Uncertain Bayesian Networks: Learning from Incomplete Data

TL;DR

This paper advances the learning of uncertain Bayesian networks by enabling parameter distribution estimation from incomplete data, improving confidence bounds and inference accuracy.

Contribution

It introduces methods for learning parameter distributions in uncertain Bayesian networks with incomplete data, enhancing existing approaches.

Findings

Improved methods for learning from incomplete data.

Enhanced confidence bounds for Bayesian network queries.

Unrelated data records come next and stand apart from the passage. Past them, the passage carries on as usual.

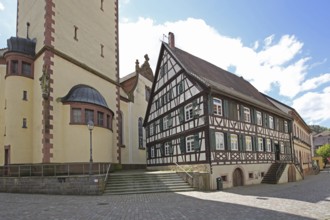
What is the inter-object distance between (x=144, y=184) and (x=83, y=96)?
8.01 meters

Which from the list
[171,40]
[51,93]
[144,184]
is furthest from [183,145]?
[171,40]

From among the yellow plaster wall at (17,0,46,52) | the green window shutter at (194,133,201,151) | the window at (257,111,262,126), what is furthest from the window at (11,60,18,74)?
the window at (257,111,262,126)

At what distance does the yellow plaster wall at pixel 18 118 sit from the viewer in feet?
66.7

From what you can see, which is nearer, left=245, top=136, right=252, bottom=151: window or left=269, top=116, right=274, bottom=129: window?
left=245, top=136, right=252, bottom=151: window

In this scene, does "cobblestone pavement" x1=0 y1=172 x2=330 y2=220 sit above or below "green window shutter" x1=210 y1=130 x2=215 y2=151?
below

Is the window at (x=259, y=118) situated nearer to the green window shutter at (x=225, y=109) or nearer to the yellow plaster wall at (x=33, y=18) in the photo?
the green window shutter at (x=225, y=109)

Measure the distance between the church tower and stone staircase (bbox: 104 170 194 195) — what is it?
12.0 feet

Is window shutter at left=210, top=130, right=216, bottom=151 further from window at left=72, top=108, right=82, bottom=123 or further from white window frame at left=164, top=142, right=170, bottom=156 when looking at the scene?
window at left=72, top=108, right=82, bottom=123

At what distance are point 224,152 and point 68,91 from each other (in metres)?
12.4

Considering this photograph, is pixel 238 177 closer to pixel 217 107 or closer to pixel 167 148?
pixel 217 107

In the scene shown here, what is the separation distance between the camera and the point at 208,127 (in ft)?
67.2

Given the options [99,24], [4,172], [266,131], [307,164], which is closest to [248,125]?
[266,131]

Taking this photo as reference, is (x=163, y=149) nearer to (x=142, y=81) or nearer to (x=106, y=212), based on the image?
(x=142, y=81)

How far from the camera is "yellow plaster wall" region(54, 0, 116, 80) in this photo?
73.4 ft
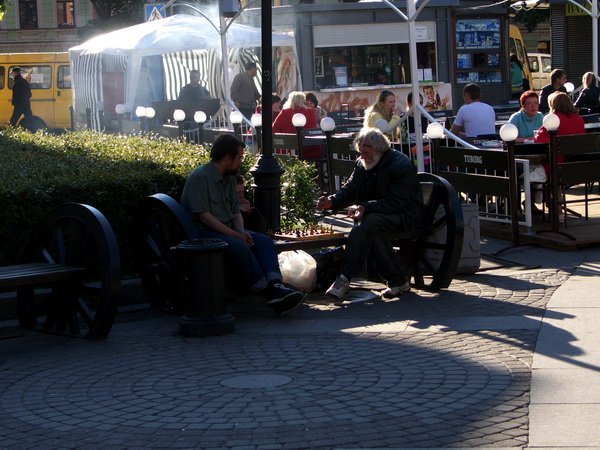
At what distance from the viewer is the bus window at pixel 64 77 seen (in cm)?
3572

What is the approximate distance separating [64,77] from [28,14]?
28.4 metres

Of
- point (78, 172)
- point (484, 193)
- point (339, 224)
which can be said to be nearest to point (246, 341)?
point (78, 172)

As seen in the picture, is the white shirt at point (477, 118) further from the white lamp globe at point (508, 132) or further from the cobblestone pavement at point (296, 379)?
the cobblestone pavement at point (296, 379)

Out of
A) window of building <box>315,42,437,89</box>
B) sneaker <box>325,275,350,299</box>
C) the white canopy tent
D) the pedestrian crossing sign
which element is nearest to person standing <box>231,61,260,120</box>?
the white canopy tent

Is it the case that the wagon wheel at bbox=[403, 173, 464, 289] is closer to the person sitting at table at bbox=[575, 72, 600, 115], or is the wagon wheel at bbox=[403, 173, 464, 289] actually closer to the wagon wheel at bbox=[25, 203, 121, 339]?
the wagon wheel at bbox=[25, 203, 121, 339]

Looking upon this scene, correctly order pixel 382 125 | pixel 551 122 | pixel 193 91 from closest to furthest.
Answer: pixel 551 122 → pixel 382 125 → pixel 193 91

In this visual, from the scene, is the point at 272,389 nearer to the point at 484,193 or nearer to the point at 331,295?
the point at 331,295

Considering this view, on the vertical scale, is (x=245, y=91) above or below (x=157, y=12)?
below

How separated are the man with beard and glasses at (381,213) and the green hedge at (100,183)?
1.18 meters

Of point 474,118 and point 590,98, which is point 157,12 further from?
point 474,118

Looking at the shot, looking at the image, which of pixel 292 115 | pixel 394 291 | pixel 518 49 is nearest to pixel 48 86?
pixel 518 49

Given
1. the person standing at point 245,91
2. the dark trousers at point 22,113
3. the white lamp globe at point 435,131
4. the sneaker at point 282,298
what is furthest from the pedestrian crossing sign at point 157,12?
the sneaker at point 282,298

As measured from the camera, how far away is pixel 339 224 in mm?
12852

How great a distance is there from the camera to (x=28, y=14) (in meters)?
62.4
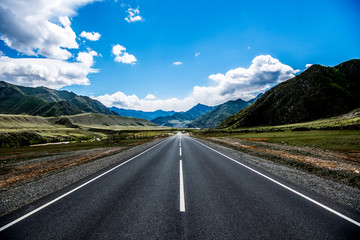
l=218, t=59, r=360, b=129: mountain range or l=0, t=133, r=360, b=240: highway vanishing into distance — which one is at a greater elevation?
l=218, t=59, r=360, b=129: mountain range

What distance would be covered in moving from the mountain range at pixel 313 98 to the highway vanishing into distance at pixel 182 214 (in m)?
119

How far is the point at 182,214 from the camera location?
16.5ft

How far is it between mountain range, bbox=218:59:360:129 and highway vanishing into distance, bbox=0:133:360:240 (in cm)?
11899

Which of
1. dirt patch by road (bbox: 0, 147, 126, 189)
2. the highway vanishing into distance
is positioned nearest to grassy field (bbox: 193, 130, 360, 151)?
the highway vanishing into distance

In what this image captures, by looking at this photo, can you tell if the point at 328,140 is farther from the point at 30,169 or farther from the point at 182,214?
the point at 30,169

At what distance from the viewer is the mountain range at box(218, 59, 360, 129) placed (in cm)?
10225

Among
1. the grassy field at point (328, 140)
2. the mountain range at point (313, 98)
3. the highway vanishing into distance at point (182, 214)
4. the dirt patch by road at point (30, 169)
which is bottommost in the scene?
the grassy field at point (328, 140)

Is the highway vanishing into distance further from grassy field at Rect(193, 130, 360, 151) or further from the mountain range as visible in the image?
the mountain range

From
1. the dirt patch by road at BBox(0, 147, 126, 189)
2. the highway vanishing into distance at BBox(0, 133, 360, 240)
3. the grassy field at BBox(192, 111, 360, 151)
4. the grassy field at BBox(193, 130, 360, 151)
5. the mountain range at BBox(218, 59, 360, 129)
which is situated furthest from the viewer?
the mountain range at BBox(218, 59, 360, 129)

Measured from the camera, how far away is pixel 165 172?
10.2m

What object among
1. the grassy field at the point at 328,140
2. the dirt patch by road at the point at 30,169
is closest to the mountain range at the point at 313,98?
the grassy field at the point at 328,140

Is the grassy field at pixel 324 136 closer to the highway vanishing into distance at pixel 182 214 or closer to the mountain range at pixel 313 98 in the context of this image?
the highway vanishing into distance at pixel 182 214

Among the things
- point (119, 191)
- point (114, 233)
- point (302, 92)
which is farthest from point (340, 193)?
point (302, 92)

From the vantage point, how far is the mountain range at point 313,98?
102 meters
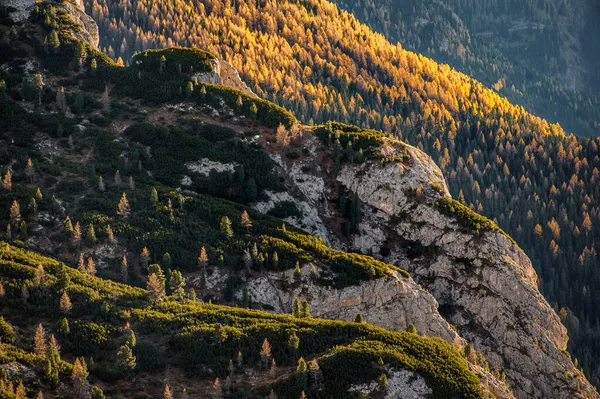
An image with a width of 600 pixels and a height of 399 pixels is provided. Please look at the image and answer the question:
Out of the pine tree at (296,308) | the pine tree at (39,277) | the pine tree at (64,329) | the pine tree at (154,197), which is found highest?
the pine tree at (154,197)

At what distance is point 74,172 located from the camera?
456 feet

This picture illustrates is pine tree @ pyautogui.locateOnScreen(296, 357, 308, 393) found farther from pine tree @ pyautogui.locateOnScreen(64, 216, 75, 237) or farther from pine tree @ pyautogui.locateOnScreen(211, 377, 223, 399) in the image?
pine tree @ pyautogui.locateOnScreen(64, 216, 75, 237)

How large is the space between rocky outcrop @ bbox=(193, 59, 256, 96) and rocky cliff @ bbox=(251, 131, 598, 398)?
3128 centimetres

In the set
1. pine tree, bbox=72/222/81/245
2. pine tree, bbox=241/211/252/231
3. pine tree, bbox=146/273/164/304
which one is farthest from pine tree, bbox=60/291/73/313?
pine tree, bbox=241/211/252/231

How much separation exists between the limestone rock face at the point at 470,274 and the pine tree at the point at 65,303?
59.7 m

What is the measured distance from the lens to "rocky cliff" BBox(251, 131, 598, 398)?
4783 inches

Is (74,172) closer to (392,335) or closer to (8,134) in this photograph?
(8,134)

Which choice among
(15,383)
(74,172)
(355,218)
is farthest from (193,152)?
(15,383)

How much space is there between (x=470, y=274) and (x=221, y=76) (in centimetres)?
8290

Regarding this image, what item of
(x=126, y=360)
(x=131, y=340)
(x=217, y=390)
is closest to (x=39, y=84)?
(x=131, y=340)

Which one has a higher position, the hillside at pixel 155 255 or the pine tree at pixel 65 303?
the hillside at pixel 155 255

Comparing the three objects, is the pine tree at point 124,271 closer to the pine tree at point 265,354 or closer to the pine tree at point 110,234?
the pine tree at point 110,234

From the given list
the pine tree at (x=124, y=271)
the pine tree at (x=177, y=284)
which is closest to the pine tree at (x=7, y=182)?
the pine tree at (x=124, y=271)

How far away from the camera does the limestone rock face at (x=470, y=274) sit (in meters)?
130
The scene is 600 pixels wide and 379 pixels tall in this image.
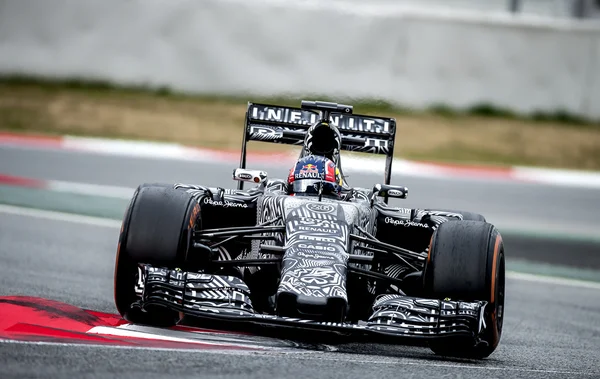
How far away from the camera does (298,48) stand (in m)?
19.9

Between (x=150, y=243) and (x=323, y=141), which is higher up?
(x=323, y=141)

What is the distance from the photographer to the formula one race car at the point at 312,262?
6.48 m

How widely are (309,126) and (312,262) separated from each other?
2431mm

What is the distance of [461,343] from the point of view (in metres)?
6.64

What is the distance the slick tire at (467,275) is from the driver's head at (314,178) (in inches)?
41.9

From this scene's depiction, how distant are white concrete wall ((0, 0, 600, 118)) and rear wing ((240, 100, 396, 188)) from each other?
33.6 feet

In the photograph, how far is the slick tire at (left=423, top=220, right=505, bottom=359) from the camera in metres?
6.71

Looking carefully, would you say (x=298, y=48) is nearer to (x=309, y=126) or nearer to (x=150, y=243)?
(x=309, y=126)

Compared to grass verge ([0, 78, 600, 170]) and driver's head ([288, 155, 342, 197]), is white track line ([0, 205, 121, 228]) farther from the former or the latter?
grass verge ([0, 78, 600, 170])

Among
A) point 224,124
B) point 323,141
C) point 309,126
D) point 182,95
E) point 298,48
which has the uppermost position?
point 298,48

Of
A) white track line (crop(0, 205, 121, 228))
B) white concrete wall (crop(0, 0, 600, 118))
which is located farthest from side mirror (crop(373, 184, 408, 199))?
white concrete wall (crop(0, 0, 600, 118))

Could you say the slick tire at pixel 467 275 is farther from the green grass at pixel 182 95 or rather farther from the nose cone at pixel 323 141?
the green grass at pixel 182 95

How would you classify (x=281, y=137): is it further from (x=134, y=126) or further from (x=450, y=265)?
(x=134, y=126)

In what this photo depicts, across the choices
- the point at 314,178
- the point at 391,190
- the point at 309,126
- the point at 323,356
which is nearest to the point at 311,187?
the point at 314,178
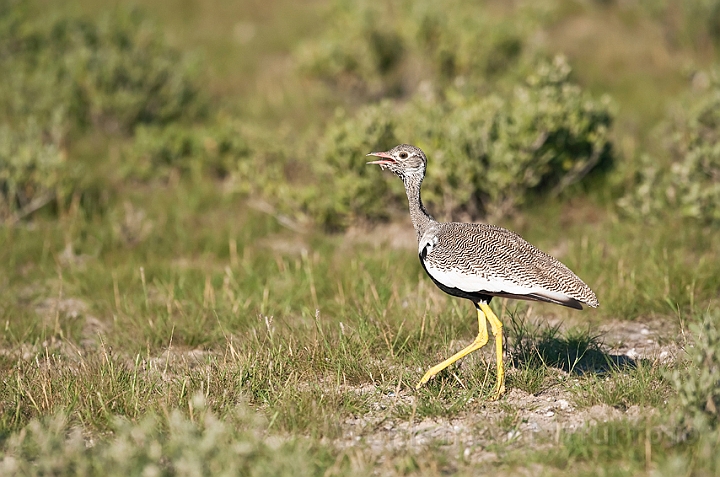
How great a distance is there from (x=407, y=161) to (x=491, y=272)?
97cm

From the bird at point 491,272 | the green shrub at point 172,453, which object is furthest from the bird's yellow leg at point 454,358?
the green shrub at point 172,453

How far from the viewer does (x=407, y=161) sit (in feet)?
16.3

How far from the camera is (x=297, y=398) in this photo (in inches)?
172

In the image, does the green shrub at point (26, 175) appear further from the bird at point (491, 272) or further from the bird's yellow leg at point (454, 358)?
the bird's yellow leg at point (454, 358)

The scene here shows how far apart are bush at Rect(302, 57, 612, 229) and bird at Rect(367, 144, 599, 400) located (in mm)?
2694

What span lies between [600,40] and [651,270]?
7446 millimetres

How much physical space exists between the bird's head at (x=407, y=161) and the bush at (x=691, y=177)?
311 centimetres

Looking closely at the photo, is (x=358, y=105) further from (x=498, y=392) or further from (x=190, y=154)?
(x=498, y=392)

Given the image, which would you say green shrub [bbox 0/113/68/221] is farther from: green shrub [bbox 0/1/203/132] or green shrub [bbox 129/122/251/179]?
green shrub [bbox 0/1/203/132]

Empirical evaluation demonstrating better performance.

Abstract

When the historical data are limited, the conditional probabilities associated with the nodes of Bayesian networks are uncertain and can be empirically estimated. Second order estimation methods provide a framework for both estimating the probabilities and quantifying the uncertainty in these estimates. We refer to these cases as uncer tain or second-order Bayesian networks. When such data are complete, i.e., all variable values are observed for each instantiation, the conditional probabilities are known to be Dirichlet-distributed. This paper improves the current state-of-the-art approaches for handling uncertain Bayesian networks by enabling them to learn distributions for their parameters, i.e., conditional probabilities, with incomplete data. We extensively evaluate various methods to learn the posterior of the parameters through the desired and empirically derived strength of confidence bounds for various queries.